If the broker made his last push of the button at 1,000,000 yen (plus the auction step, i.e., for example, 1,005,000 yen), and the bidding continues further, he simply retreats, since he has no right to dispose of someone else’s budget. In this case, you will not get the car, but it will be given to the one whose mouse click the system will fix last at the mark that will satisfy the desire of the owner of the car.

If the owner of the car informed the auction in advance that he is ready to give his car for at least 900,000 yen, and your broker’s click was recorded last at this mark, then the car will be given to him for 900,000 yen. But this is only if there are no competitors.

If, in addition to your broker, someone else is fighting for the car, then the car will be given to the most persistent participant for the price at which his click was recorded.

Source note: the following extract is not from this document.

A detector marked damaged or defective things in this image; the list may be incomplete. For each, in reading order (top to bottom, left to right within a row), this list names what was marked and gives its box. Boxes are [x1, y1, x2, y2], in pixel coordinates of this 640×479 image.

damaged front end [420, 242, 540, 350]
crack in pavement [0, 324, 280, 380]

Note: it should be borne in mind that the auction button can be pressed by several participants at the same time, and if the system considers your broker’s press to be the third, for example, then 3 auction steps can be immediately added to the price at which he clicked.

It is important to understand that not all cars put up for auction leave the auction sold to those who want to buy them. In cases where the last fixed bid does not reach the desired minimum of the owner of the car, it simply remains unsold (You could see such cars in the sales statistics, their status is “Not Sold” or in Japanese “Nagare”).

In this case, there are 3 options for the development of events:

  1. After the auction has taken place, the car can be bought as a result of negotiations (“By Nego”), offering its amount (more than the one at which the auction stopped at least 30,000 yen), which satisfied the seller.
  2. If after the auction no one wanted to buy a car by agreement, the owner puts the car up for sale at a fixed-price stock, where he can get the desired amount of money for it.
  3. In the near future, the car can again be put up for auction at an auction, but when and at what it is up to the owner to decide.

If suddenly, among the current offers for the next auction, you see a car that you placed a bet on, but according to the results of the auction, it “went to nagare”, you can try to place a bet again, but, obviously, in order to buy it, you need to place a bet higher than the one on which it last stayed unsold.